Ainda existe um certo preconceito com a área por ser “uma profissão de sofredor que está dependente de tudo”, como explica Tomás Ribeiro Corrêa: “Se formos médicos, temos sempre trabalho garantido; na agricultura só é possível se se tiver dinheiro. E é uma profissão que não é assim tão bem paga quanto isso”. Apesar de este preconceito ser quase sempre à volta do dinheiro, Abílio acredita que a situação se pode inverter devido às exigências que hoje em dia são pedidas: “Não chega ser agricultor, é necessário ser empresário agrícola”.

Para Raúl, faz sentido — só com conhecimentos multidisciplinares (gestão e marketing, por exemplo) é que se consegue progredir e aproveitar os mercados que permitam a exportação para qualquer mercado internacional. E se antes era mais fácil qualquer agricultor produzir e vender de acordo com as suas capacidades, agora é necessário que o empresário tenha uma produção relevante ou que se associe a outros parceiros. Além disso, é preciso ter conhecimentos ou recorrer a aconselhamento técnico para que a produção tenha a maior produtividade possível. Assim, um pequeno produtor necessita de um produto “totalmente diferenciado”, para que não seja engolido pela concorrência.
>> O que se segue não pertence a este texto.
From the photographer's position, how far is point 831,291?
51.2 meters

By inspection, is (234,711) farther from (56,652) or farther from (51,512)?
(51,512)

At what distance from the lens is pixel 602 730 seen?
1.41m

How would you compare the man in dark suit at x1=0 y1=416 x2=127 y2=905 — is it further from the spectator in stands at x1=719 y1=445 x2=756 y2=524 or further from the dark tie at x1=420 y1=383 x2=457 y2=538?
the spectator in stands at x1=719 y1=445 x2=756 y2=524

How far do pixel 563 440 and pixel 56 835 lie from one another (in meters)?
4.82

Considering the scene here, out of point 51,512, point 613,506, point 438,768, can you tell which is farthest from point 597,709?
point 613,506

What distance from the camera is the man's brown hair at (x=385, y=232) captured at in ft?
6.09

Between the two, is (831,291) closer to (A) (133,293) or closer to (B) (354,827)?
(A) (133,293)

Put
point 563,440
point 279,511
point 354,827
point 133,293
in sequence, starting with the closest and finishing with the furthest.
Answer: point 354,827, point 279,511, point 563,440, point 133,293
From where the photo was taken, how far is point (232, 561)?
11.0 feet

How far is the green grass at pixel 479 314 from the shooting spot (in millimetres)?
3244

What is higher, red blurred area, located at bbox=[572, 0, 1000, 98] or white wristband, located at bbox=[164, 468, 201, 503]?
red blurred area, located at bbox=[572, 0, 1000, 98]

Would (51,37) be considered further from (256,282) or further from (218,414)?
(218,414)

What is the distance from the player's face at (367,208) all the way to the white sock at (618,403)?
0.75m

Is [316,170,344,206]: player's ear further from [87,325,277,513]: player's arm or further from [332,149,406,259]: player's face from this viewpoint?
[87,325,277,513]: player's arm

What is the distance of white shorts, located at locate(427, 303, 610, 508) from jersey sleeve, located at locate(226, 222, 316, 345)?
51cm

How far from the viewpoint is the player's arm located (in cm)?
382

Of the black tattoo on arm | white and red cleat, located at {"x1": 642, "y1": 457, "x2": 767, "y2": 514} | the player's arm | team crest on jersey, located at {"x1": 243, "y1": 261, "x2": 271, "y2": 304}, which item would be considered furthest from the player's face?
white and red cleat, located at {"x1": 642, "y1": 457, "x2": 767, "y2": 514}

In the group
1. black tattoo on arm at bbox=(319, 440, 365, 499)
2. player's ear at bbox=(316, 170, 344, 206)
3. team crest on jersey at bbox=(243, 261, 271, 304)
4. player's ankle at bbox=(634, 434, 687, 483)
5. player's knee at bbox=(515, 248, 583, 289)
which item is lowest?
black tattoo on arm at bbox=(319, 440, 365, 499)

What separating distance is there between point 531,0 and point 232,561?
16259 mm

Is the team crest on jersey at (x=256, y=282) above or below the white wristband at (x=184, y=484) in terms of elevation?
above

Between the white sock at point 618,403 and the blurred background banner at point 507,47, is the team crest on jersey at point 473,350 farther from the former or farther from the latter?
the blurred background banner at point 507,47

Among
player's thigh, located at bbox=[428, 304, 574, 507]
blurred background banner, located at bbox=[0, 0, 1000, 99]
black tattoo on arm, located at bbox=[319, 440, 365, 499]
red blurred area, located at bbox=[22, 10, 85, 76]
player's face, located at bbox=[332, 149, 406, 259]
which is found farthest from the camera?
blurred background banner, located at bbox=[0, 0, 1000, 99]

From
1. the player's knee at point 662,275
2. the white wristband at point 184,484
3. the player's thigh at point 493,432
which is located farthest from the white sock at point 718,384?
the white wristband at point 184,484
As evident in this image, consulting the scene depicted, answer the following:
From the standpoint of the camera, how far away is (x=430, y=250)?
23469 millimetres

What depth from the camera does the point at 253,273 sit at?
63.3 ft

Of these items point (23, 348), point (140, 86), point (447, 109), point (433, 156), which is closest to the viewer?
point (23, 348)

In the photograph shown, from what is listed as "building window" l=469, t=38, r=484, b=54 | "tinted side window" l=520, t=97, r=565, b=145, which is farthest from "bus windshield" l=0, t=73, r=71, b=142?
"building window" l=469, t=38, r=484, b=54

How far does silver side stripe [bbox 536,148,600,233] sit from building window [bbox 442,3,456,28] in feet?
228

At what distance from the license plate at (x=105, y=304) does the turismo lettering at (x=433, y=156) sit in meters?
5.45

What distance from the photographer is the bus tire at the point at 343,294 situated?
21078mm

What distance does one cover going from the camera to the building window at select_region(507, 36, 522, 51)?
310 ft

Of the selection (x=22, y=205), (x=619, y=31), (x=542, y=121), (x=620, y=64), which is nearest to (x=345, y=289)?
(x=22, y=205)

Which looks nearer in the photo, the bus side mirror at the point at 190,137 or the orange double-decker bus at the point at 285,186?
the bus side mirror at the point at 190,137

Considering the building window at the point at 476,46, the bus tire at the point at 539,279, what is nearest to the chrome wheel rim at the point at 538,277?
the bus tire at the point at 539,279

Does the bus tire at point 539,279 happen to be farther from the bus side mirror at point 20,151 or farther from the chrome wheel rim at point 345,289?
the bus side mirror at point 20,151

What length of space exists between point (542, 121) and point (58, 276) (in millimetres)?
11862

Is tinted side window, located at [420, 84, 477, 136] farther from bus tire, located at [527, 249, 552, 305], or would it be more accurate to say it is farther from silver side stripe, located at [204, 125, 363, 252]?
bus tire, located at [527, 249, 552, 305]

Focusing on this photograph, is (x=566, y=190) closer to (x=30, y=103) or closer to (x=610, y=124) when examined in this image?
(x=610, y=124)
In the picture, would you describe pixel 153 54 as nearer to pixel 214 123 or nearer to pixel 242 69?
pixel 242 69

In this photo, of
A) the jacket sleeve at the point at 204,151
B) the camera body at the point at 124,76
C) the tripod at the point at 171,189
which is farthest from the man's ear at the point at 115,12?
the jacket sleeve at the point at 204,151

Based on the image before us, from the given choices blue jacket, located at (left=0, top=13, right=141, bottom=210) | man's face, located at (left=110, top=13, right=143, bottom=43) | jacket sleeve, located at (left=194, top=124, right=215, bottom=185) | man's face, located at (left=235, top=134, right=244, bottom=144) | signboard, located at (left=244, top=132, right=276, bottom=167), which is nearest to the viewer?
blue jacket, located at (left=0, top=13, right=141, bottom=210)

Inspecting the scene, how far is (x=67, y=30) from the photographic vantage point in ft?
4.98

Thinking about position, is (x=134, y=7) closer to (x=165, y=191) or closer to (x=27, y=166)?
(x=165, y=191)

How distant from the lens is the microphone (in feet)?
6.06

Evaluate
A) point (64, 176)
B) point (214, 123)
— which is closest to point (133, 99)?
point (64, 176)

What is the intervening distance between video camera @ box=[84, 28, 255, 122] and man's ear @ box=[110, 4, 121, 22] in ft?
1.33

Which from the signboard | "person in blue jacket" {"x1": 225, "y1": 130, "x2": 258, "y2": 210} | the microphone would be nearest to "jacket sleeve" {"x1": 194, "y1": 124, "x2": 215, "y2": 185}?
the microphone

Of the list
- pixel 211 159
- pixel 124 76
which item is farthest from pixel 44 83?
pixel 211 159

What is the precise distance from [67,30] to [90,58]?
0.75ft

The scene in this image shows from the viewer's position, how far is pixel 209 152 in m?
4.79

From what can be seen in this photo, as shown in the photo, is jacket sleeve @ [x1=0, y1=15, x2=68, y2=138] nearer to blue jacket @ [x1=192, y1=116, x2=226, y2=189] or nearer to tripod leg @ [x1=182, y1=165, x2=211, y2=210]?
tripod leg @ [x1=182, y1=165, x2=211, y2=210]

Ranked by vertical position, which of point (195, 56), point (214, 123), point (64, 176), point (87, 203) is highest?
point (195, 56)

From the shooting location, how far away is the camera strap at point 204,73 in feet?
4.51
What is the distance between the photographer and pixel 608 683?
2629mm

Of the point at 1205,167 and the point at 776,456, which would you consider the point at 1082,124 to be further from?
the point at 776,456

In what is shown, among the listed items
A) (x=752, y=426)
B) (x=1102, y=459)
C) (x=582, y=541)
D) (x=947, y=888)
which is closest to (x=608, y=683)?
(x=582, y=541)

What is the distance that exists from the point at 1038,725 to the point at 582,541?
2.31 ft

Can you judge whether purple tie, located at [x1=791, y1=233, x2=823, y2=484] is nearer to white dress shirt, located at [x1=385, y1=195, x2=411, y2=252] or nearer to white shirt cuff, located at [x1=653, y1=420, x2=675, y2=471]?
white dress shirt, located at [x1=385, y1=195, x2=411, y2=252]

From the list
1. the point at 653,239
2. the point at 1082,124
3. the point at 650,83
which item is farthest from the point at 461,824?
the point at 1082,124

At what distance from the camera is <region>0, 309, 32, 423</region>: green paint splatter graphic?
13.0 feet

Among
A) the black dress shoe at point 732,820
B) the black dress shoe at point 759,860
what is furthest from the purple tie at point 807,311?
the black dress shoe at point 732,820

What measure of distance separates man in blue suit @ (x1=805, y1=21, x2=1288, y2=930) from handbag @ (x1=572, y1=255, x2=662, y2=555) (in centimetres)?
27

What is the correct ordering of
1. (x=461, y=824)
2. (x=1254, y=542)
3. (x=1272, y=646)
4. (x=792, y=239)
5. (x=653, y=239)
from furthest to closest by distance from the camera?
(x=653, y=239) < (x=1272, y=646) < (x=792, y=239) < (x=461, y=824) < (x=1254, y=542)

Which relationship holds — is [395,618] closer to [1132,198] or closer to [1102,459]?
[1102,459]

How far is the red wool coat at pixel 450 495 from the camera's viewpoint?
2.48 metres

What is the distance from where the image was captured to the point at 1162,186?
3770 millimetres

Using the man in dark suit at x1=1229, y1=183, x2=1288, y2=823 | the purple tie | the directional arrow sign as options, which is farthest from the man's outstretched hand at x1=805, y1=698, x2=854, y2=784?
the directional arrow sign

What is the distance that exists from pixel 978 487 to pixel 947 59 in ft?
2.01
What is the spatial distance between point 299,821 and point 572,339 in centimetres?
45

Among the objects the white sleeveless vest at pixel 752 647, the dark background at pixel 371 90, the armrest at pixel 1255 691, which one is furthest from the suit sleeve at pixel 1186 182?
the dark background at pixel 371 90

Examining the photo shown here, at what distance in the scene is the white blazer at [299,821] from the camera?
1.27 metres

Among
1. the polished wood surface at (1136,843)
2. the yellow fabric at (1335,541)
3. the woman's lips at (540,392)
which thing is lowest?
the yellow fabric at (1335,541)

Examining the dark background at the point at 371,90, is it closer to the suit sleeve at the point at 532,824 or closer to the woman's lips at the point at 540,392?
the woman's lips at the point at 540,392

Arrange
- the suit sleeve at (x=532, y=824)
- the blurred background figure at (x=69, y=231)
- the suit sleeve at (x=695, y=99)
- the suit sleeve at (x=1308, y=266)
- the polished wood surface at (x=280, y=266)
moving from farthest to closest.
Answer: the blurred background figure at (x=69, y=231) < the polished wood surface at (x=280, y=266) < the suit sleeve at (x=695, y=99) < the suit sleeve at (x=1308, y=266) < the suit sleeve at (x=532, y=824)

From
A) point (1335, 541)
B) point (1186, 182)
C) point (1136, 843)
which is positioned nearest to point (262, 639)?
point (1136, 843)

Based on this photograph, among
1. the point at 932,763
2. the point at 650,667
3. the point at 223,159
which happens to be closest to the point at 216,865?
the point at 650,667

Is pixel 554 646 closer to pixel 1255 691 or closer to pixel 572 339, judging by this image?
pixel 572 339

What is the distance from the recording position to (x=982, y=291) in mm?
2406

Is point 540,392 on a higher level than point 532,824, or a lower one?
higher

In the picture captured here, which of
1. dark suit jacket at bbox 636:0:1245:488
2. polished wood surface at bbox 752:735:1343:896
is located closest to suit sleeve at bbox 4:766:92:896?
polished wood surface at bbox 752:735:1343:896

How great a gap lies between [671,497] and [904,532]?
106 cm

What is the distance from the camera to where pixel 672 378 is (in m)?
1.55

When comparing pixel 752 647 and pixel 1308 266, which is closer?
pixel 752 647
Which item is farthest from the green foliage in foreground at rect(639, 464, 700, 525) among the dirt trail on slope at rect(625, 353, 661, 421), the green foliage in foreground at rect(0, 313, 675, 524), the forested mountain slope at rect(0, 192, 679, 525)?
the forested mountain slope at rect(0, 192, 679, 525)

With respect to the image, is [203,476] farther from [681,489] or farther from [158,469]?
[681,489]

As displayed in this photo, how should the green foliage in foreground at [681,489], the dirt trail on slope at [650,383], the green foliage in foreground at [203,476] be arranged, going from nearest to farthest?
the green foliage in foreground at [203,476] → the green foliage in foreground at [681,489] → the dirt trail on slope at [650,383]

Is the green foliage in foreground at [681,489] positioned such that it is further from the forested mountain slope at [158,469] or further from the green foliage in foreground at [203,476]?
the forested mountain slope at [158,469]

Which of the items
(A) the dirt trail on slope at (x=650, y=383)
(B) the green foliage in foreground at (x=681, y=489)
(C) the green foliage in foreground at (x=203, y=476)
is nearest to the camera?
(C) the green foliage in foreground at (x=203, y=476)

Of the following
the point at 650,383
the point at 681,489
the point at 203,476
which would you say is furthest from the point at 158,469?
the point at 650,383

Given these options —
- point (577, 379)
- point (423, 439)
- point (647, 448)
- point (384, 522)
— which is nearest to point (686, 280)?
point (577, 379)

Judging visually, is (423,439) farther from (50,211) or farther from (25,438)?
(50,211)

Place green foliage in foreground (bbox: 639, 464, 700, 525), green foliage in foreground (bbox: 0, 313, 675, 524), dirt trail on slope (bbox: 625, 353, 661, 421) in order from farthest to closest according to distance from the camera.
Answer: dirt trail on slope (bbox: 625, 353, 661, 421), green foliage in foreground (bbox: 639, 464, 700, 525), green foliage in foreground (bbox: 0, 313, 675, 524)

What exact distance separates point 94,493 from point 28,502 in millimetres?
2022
Porém, a dificuldade de acesso a crédito para financiar o investimento inicial leva ao recuo de entrada no negócio. Segundo Tomás, “o Governo tem dado apoios, mas não os suficientes”, acrescentando que “falta algum apoio na exportação de produtos”. Já Madalena pensa de forma diferente: “O Governo dá muitos apoios a jovens agricultores; basta apresentar um projecto que será, posteriormente, avaliado para que seja rentável”.

Jovens querem uma carreira 

O JPN falou com a Associação de Jovens Agricultores de Portugal (AJAP), que acredita que com o pacote de ajudas do PDR 2020 pode existir o apoio necessário ao investimento das explorações agrícolas destes jovens.

Ainda assim, de acordo com Firmino Cordeiro, director geral da associação, Portugal é o país com o “percentual mais baixo” de jovens agricultores na Europa. Ou seja, torna-se “imperativo”, de acordo com a mesma fonte, criar mais formação vocacionada para os jovens: “Deveria existir, por exemplo, um programa de acompanhamento após a instalação”.

Apesar de alguns entraves ou de situações mais difíceis, todos estes jovens agricultores concordam com a mesma ideia: a agricultura é essencial: “Nós não nos alimentamos se não houver alguém a tratar da terra”, remata Madalena, acrescentando que o futuro está em “apostar nas coisas boas que temos”.